Derrière cette avalanche se trouve indirectement l'algorithme YouTube lui-même, qui hiérarte trois facteurs: durée, fréquence de publication et capacité de rétention.

Les intelligences artificielles répondent à ces exigences avec une efficacité impossible pour un créateur humain: lorsqu'un historien a besoin de semaines pour lire la bibliographie, concevoir un script et un enregistrement, l'IA peut générer des heures de matériel quotidien, remarquant des informations superficielles obtenues en ligne. Le résultat? Une rivière constante de contenu qui inonde les recommandations, déplaçant des vidéos plus élaborées.

De plus, ces canaux produisent non seulement à grande échelle, mais aussi des commentaires les uns aux autres: beaucoup partagent ou republiques les mêmes vidéos avec de petites variations, créant un essaim de clones qui multiplient leur présence dans les recherches.

Dans certains cas, ils utilisent même des commentaires automatisés pour renforcer l'illusion de la communauté: des messages « Merci » soi-disant écrits par des soldats sur le front ou insomen aux auditeurs qui garantissent que ces vidéos changent leur vie. En fait, ce sont de faux profils qui fonctionnent comme une propagande secrète du canal lui-même.

Le contraste avec les disseminateurs traditionnels est abyssal. Pete Kelly, de The History Time Channel, consacre une demi-année pour enquêter sur une seule vidéo: consultez jusqu'à vingt livres, consultez des articles académiques, voyages dans les dépôts archéologiques et prenez soin de chaque détail visuel.

Face à cet effort, une chaîne « History ennuyeuse » peut augmenter une production de cinq heures par jour et, grâce à l'algorithme, atteignant rapidement des centaines de milliers d'abonnés.

En somme, le boom historique de la «pente» ne répond pas à l'intérêt réel pour le passé, mais à une logique purement algorithmique: maximiser le temps de visualisation avec le moins de coût possible.

Voix synthétiques, fausse histoire

Pete Kelly reconnaît que ses visualisations sont tombées avec les canaux de « l'histoire ennuyeux ». Il soupçonne que certains de ces IAS ont été formés avec sa propre voix et son style narratif. Tant de choses qui reçoivent maintenant des commentaires l'accusant d'être un narrateur artificiel. Sa réponse a été d'apparaître devant la caméra pour montrer qu'il est toujours de la chair et du sang.

D'autres, comme l'anthropologue amateur derrière Amériques anciennesessayez de contrer l'avalanche avec la transparence: bibliographies étendues, sources citées et matériaux visuels éprouvés. Cependant, ils admettent même que le bruit de l'IA rend difficile d'atteindre de nouveaux publics.

En parallèle, certains créateurs migrent vers d'autres formats – podcasts, Patreon, plates-formes audio – à la recherche d'espaces moins saturés. D'autres, comme le chuchoteur français, se sont directement diversifiés afin de ne pas dépendre de YouTube, qu'ils considèrent de plus en plus contaminés.

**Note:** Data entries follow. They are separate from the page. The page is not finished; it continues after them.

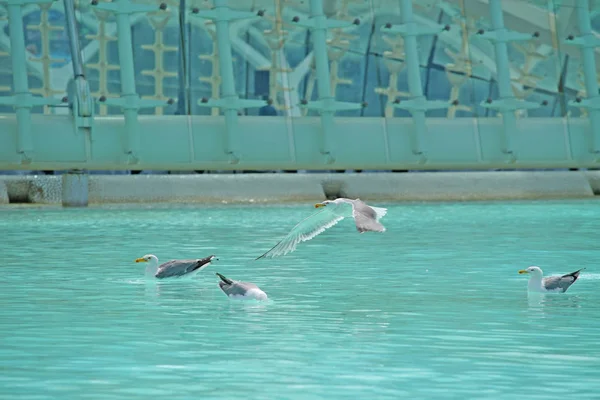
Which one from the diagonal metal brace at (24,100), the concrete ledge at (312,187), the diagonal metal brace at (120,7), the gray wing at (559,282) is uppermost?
the diagonal metal brace at (120,7)

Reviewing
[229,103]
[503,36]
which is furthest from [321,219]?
[503,36]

Au-delà de cette «concurrence déloyale», le véritable danger est la façon dont ces productions modifient l'histoire: ils déforment la connaissance historique des utilisateurs avec des histoires simplifiées et superficielles et, dans de nombreux cas, directement fausses.

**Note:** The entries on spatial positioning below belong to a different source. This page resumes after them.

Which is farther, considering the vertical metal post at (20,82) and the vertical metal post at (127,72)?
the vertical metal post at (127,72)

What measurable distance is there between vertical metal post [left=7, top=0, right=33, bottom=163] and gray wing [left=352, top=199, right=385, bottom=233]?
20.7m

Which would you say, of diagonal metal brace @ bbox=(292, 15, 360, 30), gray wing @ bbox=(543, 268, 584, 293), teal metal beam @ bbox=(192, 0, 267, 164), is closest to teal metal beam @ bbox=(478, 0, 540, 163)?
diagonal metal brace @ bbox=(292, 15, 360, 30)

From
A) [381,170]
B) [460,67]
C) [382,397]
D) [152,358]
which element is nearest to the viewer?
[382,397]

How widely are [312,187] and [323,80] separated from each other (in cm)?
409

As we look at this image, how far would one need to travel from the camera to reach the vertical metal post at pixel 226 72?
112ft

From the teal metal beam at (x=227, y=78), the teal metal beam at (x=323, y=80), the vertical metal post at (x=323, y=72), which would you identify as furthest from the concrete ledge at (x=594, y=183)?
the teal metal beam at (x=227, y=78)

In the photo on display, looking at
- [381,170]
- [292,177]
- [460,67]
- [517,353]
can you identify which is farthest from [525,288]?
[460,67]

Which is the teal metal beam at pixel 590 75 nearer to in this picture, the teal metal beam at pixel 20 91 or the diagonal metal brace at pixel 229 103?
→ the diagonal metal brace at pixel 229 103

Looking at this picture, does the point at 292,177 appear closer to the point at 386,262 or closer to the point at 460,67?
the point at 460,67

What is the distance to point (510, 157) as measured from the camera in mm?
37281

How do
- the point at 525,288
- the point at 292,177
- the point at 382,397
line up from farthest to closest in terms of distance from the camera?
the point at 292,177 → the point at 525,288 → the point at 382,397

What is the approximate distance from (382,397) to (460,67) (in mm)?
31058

Le problème est aggravé parce que ces vidéos ne se présentent pas comme une fiction, mais comme une histoire éducative et, au fil du temps, ils peuvent finir par filtrer dans la mémoire collective. Après tout, si cela se produit déjà bien avant l'IA, YouTube et Internet (combien de personnes pensent encore que ce sont Columbus qui ont montré à ses contemporains que la terre n'était pas plate?), Vous pouvez imaginer le problème potentiel que nous avons à venir.